- [Material provided]:
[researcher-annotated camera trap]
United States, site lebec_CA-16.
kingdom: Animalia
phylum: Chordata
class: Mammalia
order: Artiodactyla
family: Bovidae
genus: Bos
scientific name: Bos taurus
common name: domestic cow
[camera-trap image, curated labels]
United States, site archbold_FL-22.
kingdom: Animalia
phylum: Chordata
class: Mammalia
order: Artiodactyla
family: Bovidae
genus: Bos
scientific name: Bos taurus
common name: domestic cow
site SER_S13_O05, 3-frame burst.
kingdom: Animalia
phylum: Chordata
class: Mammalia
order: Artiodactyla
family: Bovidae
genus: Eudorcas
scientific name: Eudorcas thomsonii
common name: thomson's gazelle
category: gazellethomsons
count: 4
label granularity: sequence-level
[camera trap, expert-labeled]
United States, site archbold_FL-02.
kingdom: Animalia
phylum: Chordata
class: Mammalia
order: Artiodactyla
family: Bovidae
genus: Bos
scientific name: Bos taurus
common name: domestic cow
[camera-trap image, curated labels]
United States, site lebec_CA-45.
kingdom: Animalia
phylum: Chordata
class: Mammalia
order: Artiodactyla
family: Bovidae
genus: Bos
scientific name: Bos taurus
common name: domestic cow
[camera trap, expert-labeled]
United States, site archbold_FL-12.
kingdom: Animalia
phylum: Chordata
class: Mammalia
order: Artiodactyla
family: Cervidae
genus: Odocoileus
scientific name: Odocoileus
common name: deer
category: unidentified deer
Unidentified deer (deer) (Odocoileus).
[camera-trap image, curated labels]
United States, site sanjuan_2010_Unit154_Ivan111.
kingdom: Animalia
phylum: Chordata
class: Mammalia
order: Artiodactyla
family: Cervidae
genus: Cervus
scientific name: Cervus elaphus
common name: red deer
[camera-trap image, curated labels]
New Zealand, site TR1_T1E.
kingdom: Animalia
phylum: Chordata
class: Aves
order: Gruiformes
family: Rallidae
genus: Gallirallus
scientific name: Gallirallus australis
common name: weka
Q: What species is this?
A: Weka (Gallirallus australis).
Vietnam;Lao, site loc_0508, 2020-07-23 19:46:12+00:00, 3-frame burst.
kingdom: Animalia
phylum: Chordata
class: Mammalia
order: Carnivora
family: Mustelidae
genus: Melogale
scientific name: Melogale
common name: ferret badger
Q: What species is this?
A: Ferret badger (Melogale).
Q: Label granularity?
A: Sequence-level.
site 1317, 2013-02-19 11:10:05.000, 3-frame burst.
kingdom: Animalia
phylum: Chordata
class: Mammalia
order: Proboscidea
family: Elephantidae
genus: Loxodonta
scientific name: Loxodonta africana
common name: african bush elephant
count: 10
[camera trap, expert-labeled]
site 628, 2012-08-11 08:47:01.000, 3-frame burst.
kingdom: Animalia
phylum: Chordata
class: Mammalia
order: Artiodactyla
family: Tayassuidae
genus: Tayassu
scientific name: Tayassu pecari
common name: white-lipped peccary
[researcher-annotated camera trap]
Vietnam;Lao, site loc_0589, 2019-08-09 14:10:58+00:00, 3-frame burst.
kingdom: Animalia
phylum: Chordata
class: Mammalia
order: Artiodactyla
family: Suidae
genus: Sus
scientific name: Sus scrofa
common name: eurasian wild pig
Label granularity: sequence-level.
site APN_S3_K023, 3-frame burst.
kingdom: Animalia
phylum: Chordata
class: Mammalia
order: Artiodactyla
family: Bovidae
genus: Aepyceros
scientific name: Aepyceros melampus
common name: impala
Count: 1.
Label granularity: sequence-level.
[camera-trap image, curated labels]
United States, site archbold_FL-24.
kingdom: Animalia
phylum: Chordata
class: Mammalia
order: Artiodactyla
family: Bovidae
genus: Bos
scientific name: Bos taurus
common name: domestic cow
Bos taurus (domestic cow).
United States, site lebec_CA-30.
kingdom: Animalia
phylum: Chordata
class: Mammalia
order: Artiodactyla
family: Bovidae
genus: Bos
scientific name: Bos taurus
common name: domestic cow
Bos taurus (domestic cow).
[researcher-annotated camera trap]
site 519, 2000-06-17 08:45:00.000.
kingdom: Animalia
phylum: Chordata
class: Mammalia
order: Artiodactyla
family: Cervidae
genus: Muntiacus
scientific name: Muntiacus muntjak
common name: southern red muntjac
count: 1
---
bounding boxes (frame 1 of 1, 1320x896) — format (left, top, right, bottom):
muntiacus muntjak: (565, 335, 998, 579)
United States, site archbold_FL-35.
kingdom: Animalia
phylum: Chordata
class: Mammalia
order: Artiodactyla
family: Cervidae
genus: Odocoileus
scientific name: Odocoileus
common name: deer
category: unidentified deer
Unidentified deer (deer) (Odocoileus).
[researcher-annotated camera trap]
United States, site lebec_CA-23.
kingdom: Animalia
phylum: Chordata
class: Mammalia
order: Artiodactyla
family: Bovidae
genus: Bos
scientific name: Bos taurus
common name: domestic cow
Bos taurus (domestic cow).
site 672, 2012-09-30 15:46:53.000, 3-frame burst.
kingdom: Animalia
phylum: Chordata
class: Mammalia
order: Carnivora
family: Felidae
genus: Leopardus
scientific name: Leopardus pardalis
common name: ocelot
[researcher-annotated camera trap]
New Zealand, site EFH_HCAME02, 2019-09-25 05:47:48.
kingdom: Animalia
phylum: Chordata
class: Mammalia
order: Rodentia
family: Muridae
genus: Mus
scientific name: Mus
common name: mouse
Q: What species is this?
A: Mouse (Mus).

- [Exercise objective]: Without changing anything, repeat every record above.

- [Your solution]:
[researcher-annotated camera trap]
United States, site lebec_CA-16.
kingdom: Animalia
phylum: Chordata
class: Mammalia
order: Artiodactyla
family: Bovidae
genus: Bos
scientific name: Bos taurus
common name: domestic cow
[camera-trap image, curated labels]
United States, site archbold_FL-22.
kingdom: Animalia
phylum: Chordata
class: Mammalia
order: Artiodactyla
family: Bovidae
genus: Bos
scientific name: Bos taurus
common name: domestic cow
site SER_S13_O05, 3-frame burst.
kingdom: Animalia
phylum: Chordata
class: Mammalia
order: Artiodactyla
family: Bovidae
genus: Eudorcas
scientific name: Eudorcas thomsonii
common name: thomson's gazelle
category: gazellethomsons
count: 4
label granularity: sequence-level
[camera trap, expert-labeled]
United States, site archbold_FL-02.
kingdom: Animalia
phylum: Chordata
class: Mammalia
order: Artiodactyla
family: Bovidae
genus: Bos
scientific name: Bos taurus
common name: domestic cow
[camera-trap image, curated labels]
United States, site lebec_CA-45.
kingdom: Animalia
phylum: Chordata
class: Mammalia
order: Artiodactyla
family: Bovidae
genus: Bos
scientific name: Bos taurus
common name: domestic cow
[camera trap, expert-labeled]
United States, site archbold_FL-12.
kingdom: Animalia
phylum: Chordata
class: Mammalia
order: Artiodactyla
family: Cervidae
genus: Odocoileus
scientific name: Odocoileus
common name: deer
category: unidentified deer
Unidentified deer (deer) (Odocoileus).
[camera-trap image, curated labels]
United States, site sanjuan_2010_Unit154_Ivan111.
kingdom: Animalia
phylum: Chordata
class: Mammalia
order: Artiodactyla
family: Cervidae
genus: Cervus
scientific name: Cervus elaphus
common name: red deer
[camera-trap image, curated labels]
New Zealand, site TR1_T1E.
kingdom: Animalia
phylum: Chordata
class: Aves
order: Gruiformes
family: Rallidae
genus: Gallirallus
scientific name: Gallirallus australis
common name: weka
Q: What species is this?
A: Weka (Gallirallus australis).
Vietnam;Lao, site loc_0508, 2020-07-23 19:46:12+00:00, 3-frame burst.
kingdom: Animalia
phylum: Chordata
class: Mammalia
order: Carnivora
family: Mustelidae
genus: Melogale
scientific name: Melogale
common name: ferret badger
Q: What species is this?
A: Ferret badger (Melogale).
Q: Label granularity?
A: Sequence-level.
site 1317, 2013-02-19 11:10:05.000, 3-frame burst.
kingdom: Animalia
phylum: Chordata
class: Mammalia
order: Proboscidea
family: Elephantidae
genus: Loxodonta
scientific name: Loxodonta africana
common name: african bush elephant
count: 10
[camera trap, expert-labeled]
site 628, 2012-08-11 08:47:01.000, 3-frame burst.
kingdom: Animalia
phylum: Chordata
class: Mammalia
order: Artiodactyla
family: Tayassuidae
genus: Tayassu
scientific name: Tayassu pecari
common name: white-lipped peccary
[researcher-annotated camera trap]
Vietnam;Lao, site loc_0589, 2019-08-09 14:10:58+00:00, 3-frame burst.
kingdom: Animalia
phylum: Chordata
class: Mammalia
order: Artiodactyla
family: Suidae
genus: Sus
scientific name: Sus scrofa
common name: eurasian wild pig
Label granularity: sequence-level.
site APN_S3_K023, 3-frame burst.
kingdom: Animalia
phylum: Chordata
class: Mammalia
order: Artiodactyla
family: Bovidae
genus: Aepyceros
scientific name: Aepyceros melampus
common name: impala
Count: 1.
Label granularity: sequence-level.
[camera-trap image, curated labels]
United States, site archbold_FL-24.
kingdom: Animalia
phylum: Chordata
class: Mammalia
order: Artiodactyla
family: Bovidae
genus: Bos
scientific name: Bos taurus
common name: domestic cow
Bos taurus (domestic cow).
United States, site lebec_CA-30.
kingdom: Animalia
phylum: Chordata
class: Mammalia
order: Artiodactyla
family: Bovidae
genus: Bos
scientific name: Bos taurus
common name: domestic cow
Bos taurus (domestic cow).
[researcher-annotated camera trap]
site 519, 2000-06-17 08:45:00.000.
kingdom: Animalia
phylum: Chordata
class: Mammalia
order: Artiodactyla
family: Cervidae
genus: Muntiacus
scientific name: Muntiacus muntjak
common name: southern red muntjac
count: 1
---
bounding boxes (frame 1 of 1, 1320x896) — format (left, top, right, bottom):
muntiacus muntjak: (565, 335, 998, 579)
United States, site archbold_FL-35.
kingdom: Animalia
phylum: Chordata
class: Mammalia
order: Artiodactyla
family: Cervidae
genus: Odocoileus
scientific name: Odocoileus
common name: deer
category: unidentified deer
Unidentified deer (deer) (Odocoileus).
[researcher-annotated camera trap]
United States, site lebec_CA-23.
kingdom: Animalia
phylum: Chordata
class: Mammalia
order: Artiodactyla
family: Bovidae
genus: Bos
scientific name: Bos taurus
common name: domestic cow
Bos taurus (domestic cow).
site 672, 2012-09-30 15:46:53.000, 3-frame burst.
kingdom: Animalia
phylum: Chordata
class: Mammalia
order: Carnivora
family: Felidae
genus: Leopardus
scientific name: Leopardus pardalis
common name: ocelot
[researcher-annotated camera trap]
New Zealand, site EFH_HCAME02, 2019-09-25 05:47:48.
kingdom: Animalia
phylum: Chordata
class: Mammalia
order: Rodentia
family: Muridae
genus: Mus
scientific name: Mus
common name: mouse
Q: What species is this?
A: Mouse (Mus).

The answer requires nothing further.